IBM Open Sources UIMA
psykocrime writes "Line56 is reporting that IBM has open-sourced core components of their UIMA project. UIMA is (or was) an IBM Research Project
for managing "unstructured information" such as free-text. IBM describes UIMA as: 'an open, industrial-strength, scalable and extensible platform for creating, integrating and deploying unstructured information management solutions from combinations of semantic analysis and search components. [...] and makes the core Java framework available as open source software to provide a common foundation for industry and academia to collaborate and accelerate the world-wide development of technologies critical for discovering the vital knowledge present in the fastest growing sources of information today.' The newly opened source is available at SourceForge."

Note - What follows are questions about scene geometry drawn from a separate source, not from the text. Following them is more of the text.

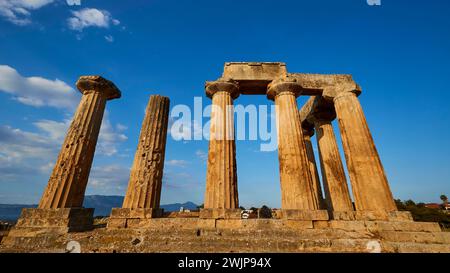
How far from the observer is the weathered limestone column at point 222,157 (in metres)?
8.85

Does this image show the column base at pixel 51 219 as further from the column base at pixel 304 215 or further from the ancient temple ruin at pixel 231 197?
the column base at pixel 304 215

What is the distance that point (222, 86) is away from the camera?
11.6 meters

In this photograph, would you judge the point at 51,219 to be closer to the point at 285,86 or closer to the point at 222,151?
the point at 222,151

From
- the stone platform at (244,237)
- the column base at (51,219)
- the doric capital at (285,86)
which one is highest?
the doric capital at (285,86)

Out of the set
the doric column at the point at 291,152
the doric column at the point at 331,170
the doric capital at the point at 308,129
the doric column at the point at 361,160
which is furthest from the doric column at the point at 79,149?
the doric capital at the point at 308,129

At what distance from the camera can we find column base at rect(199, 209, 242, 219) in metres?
8.48

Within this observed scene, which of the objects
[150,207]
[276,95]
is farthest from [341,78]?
[150,207]

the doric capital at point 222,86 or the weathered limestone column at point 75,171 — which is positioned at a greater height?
the doric capital at point 222,86

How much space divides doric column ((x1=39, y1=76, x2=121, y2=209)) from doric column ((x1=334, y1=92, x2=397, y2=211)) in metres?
13.7

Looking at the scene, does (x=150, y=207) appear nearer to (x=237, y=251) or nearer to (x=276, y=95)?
(x=237, y=251)

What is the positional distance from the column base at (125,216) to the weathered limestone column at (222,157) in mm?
2404

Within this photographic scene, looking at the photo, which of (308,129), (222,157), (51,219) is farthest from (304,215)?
(308,129)

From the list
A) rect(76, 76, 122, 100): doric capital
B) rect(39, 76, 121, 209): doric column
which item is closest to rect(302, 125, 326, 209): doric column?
rect(39, 76, 121, 209): doric column
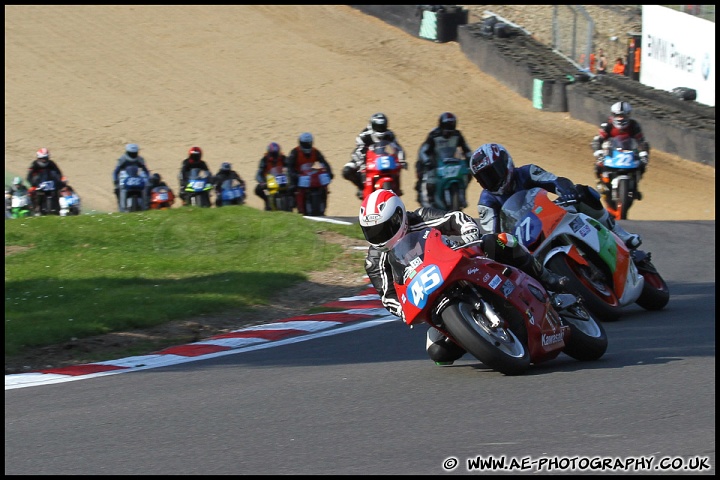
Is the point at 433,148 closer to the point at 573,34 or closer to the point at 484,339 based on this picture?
the point at 484,339

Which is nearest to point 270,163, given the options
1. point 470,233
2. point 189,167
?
→ point 189,167

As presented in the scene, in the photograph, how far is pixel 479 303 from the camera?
23.2ft

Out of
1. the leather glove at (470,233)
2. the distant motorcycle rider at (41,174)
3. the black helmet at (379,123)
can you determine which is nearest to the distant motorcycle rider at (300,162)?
the black helmet at (379,123)

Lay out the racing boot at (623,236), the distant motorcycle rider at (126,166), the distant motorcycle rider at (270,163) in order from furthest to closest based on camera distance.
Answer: the distant motorcycle rider at (126,166)
the distant motorcycle rider at (270,163)
the racing boot at (623,236)

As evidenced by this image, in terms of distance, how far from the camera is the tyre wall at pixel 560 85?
24188 millimetres

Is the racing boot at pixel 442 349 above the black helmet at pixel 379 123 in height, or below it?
below

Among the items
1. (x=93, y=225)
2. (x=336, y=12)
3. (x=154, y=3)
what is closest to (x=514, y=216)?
(x=93, y=225)

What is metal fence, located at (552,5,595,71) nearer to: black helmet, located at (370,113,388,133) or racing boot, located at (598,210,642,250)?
black helmet, located at (370,113,388,133)

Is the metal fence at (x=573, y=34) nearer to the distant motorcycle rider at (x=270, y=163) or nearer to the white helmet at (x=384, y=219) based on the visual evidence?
the distant motorcycle rider at (x=270, y=163)

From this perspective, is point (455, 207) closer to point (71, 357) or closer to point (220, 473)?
point (71, 357)

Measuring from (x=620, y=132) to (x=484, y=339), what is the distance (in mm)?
11617

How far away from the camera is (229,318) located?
11.0 metres

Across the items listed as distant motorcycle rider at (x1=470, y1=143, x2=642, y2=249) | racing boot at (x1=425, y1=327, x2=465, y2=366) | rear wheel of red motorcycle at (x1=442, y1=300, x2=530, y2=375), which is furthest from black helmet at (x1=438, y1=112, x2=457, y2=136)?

FTFA: UIMA is about text analytics, which encompasses functions like search and pattern analysis. "It's able to create sophisticated solutions that extract insight from a large amount of unstructured data stored in computers," says Dr. Nelson Mattos, IBM VP of Information and Interaction. "The goal is to create an open standard for analytics."
In other words, it's now an opensource way of picking out themes in text. So, I guess you can (or the company you work for) have a version of Carnivore
Whatever the hell that means...
If you stop and think about it for a moment, this would be stupid for IBM to do, and it's obviously not what they are doing.
Paradoxically, it costs money to open source something (at least for a big company like IBM). Getting the package ready for the light of day, getting all the approvals and sign-offs, and staffing the resource to keep working on it, all take money.
IBM wouldn't do that for something it doesn't consider valuable in some way to its business.
This is actually a perfect example of the kind of thing IBM likes to open source. It's a framework that (hopefully) will actually make unstructured analysis components work together in an enterprise (at least as developers start adopting it). In order to get to "critical mass", open sourcing the framework lets developers know that they can count on it (a) being there and (b) being free. It'll (again hopefully) make the market space larger for all players, allowing IBM to compete on its merits, rather than having to try to displace entrenched proprietary solutions.
That, or maybe you're just trying to get the word out to developers. Since the mainstream press will basically just print anyone's press releases as articles without revision, you have a pretty good chance of getting your word out there verbatim these days. It doesn't matter if they can understand it if they don't even try to understand it.
"You're right," Fisheye says. "I should have set it on 'whip' or 'chop.'"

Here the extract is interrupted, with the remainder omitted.